- **Material to process**:
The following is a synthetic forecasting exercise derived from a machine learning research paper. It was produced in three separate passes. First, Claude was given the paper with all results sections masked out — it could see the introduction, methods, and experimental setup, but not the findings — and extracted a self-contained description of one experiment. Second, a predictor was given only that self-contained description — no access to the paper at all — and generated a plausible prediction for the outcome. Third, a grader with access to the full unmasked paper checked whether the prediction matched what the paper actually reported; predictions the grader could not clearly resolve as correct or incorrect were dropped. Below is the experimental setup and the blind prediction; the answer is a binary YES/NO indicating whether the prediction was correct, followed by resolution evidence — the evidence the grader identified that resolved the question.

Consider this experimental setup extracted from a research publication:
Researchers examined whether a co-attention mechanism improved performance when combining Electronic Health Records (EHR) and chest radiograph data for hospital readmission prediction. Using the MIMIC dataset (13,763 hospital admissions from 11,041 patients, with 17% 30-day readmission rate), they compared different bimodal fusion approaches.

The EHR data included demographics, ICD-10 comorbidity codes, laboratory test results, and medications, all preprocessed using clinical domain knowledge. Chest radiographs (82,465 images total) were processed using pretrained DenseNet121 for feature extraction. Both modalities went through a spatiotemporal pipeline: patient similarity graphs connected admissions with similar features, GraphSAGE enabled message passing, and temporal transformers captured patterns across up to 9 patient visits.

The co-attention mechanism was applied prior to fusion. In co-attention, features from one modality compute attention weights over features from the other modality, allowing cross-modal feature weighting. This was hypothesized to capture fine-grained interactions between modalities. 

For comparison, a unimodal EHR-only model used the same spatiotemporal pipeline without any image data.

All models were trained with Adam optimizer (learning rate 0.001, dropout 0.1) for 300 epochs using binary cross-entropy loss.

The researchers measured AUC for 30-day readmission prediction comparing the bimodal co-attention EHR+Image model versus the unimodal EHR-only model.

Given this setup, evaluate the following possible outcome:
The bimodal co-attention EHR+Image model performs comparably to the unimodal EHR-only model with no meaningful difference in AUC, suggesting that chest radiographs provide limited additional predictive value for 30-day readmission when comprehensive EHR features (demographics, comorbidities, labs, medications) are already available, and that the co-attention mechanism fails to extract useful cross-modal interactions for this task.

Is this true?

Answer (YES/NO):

- **Exercise description**: Everything above from the line with "The co-attention mechanism was" to the line with "All models were", both included, must be repeated exactly, and nothing outside that range.

- **Output for this task**:
The co-attention mechanism was applied prior to fusion. In co-attention, features from one modality compute attention weights over features from the other modality, allowing cross-modal feature weighting. This was hypothesized to capture fine-grained interactions between modalities. 

For comparison, a unimodal EHR-only model used the same spatiotemporal pipeline without any image data.

All models were trained with Adam optimizer (learning rate 0.001, dropout 0.1) for 300 epochs using binary cross-entropy loss.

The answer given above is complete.